EXTRACT
-----

Hehehe. I didn't even notice the floating point equality test Richard, so here
we go:
Try this one as 1e-13 is 1 ulp at a scale of 1000.0 ... which should be more
than accurate enough in this case ...
WITH
GbC AS (
SELECT c.Country,
c.CustomerId,
SUM(i.total) as spent
FROM Customer as c
JOIN Invoice as i
ON i.CustomerId = c.CustomerId
GROUP BY c.Country, c.CustomerID
),
MbC AS (
SELECT Country,
MAX(spent) as spent
FROM GbC
GROUP BY Country
)
SELECT *
FROM GbC
WHERE abs(spent - (SELECT spent
FROM MbC
WHERE Country = GbC.Country)) < 1e-13
ORDER BY Country, spent desc;
that will get around the floating point comparison issue (I have modified long
ago my version of SQLite3 to "improve" the floating point accuracy in a number
of places by doing aggregate arithmetic using 128-bit floats to avoid this
issue).
I also have an extension builtin called feq(a, b[, u]) (also for all the
comparison operations fne/fgt/fge/flt/fle) that compares that a and b are equal
within u ulps of a where the default for u if not provided is 5 ... this avoids
having to compute the epsilon for the expected scale of the comparison
operation ...

-----

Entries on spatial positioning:
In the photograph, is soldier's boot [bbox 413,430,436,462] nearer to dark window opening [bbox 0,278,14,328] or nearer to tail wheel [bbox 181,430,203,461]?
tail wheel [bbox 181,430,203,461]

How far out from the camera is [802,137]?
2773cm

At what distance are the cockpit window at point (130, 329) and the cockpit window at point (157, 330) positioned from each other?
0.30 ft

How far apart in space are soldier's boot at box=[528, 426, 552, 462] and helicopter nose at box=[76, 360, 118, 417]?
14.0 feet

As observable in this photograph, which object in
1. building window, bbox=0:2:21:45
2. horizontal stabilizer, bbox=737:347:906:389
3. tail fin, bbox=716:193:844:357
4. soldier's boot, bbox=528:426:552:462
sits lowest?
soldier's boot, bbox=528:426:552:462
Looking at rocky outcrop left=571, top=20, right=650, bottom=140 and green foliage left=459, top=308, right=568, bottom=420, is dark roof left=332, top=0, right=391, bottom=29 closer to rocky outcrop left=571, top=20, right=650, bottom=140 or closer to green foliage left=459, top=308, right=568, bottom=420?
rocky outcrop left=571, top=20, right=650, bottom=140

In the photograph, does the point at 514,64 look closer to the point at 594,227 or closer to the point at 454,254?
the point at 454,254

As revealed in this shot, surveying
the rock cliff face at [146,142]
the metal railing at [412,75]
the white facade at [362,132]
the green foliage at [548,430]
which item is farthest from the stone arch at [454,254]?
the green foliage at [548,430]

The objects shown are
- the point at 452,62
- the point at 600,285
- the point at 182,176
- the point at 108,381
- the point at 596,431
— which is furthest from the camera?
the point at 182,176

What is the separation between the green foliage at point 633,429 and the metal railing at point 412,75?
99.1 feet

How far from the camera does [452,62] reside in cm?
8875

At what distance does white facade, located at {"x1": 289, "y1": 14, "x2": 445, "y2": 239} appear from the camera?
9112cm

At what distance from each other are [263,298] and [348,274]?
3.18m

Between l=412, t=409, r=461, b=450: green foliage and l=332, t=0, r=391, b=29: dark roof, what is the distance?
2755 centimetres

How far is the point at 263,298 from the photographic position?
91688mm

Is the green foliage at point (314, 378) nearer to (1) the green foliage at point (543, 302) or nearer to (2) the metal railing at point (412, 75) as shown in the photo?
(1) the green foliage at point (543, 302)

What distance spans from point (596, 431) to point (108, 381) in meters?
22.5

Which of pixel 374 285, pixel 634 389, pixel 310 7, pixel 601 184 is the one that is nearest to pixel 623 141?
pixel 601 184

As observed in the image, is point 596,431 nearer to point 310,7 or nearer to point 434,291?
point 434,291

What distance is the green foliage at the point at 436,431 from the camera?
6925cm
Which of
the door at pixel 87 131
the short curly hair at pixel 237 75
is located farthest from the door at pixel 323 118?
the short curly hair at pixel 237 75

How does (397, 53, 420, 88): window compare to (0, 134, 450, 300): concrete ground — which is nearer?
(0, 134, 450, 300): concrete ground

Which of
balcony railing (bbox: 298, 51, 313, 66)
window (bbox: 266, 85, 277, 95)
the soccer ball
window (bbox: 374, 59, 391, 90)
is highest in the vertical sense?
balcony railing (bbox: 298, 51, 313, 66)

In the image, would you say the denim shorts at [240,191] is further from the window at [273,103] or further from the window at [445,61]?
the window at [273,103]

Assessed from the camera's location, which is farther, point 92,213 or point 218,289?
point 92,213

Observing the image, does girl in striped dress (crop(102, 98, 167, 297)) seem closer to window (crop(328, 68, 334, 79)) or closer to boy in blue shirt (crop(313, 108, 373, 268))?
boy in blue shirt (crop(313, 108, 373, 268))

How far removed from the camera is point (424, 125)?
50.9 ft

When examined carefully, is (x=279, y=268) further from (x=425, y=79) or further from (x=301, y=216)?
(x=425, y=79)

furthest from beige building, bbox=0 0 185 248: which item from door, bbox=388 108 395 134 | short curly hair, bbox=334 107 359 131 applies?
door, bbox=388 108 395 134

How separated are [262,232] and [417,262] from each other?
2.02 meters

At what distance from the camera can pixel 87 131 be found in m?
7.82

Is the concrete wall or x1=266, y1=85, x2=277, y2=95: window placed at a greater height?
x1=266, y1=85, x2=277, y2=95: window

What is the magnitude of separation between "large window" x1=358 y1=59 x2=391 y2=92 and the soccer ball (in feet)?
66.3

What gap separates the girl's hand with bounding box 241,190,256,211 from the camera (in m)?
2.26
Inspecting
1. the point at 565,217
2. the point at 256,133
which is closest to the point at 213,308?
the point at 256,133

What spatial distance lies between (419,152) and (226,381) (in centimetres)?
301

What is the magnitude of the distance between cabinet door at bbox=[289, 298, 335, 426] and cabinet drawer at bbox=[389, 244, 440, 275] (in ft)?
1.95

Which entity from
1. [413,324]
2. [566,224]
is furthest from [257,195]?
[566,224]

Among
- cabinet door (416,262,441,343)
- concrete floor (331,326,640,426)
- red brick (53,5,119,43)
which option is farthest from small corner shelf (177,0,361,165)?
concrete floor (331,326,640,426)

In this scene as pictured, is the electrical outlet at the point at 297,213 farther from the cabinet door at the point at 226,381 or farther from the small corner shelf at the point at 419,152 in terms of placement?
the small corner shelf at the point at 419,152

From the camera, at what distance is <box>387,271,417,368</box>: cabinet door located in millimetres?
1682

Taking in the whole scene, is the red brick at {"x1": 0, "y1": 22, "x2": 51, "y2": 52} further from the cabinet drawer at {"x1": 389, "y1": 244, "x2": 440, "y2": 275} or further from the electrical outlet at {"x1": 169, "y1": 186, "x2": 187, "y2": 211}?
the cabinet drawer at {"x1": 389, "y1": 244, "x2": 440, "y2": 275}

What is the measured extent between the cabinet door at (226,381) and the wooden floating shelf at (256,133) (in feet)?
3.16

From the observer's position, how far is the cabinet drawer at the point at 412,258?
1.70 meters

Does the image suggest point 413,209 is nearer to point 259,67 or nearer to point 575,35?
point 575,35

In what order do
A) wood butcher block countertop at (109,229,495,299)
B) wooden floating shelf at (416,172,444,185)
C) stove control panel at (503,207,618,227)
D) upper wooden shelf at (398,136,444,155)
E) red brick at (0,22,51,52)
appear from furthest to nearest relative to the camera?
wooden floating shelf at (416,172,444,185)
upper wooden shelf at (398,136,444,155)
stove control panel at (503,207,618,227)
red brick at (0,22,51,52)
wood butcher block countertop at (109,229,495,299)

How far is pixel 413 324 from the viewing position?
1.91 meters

-----

JOB A
Retype the listing word for word, beginning at the line containing "From the observer's" and continuing to the listing's final line.
JOB B
Write what comes next in the post about floating point comparison in SQLite, picking up after its final sentence.

RIGHT ANSWER A
From the observer's position, how far is the cabinet drawer at the point at 412,258?
1.70 meters

Does the image suggest point 413,209 is nearer to point 259,67 or nearer to point 575,35?
point 575,35

In what order do
A) wood butcher block countertop at (109,229,495,299)
B) wooden floating shelf at (416,172,444,185)
C) stove control panel at (503,207,618,227)
D) upper wooden shelf at (398,136,444,155)
E) red brick at (0,22,51,52)
appear from furthest to nearest relative to the camera?
wooden floating shelf at (416,172,444,185)
upper wooden shelf at (398,136,444,155)
stove control panel at (503,207,618,227)
red brick at (0,22,51,52)
wood butcher block countertop at (109,229,495,299)

How far is pixel 413 324 from the viewing position?
1.91 meters

RIGHT ANSWER B
WITH
GbC AS (
SELECT c.Country,
c.CustomerId,
SUM(i.total) as spent
FROM Customer as c
JOIN Invoice as i
ON i.CustomerId = c.CustomerId
GROUP BY c.Country, c.CustomerID
),
MbC AS (
SELECT Country,
MAX(spent) as spent
FROM GbC
GROUP BY Country
)
SELECT *
FROM GbC
WHERE feq(spent, (SELECT spent
FROM MbC
WHERE Country = GbC.Country))
ORDER BY Country, spent desc;
---
The fact that there's a Highway to Hell but only a Stairway to Heaven says a
lot about anticipated traffic volume.
>-----Original Message-----
>From: sqlite-users [mailto:sqlite-users-
>[email protected]] On Behalf Of Edson Poderoso
>Sent: Monday, 3 September, 2018 07:32
>To: [email protected]
>Subject: [sqlite] Incorrect result when using WHERE with with
>correlated sub-select query
>
>Using the chinook database available at:
>https://github.com/lerocha/chinook-database
>
>The following query should return 26 rows, instead I returns 15.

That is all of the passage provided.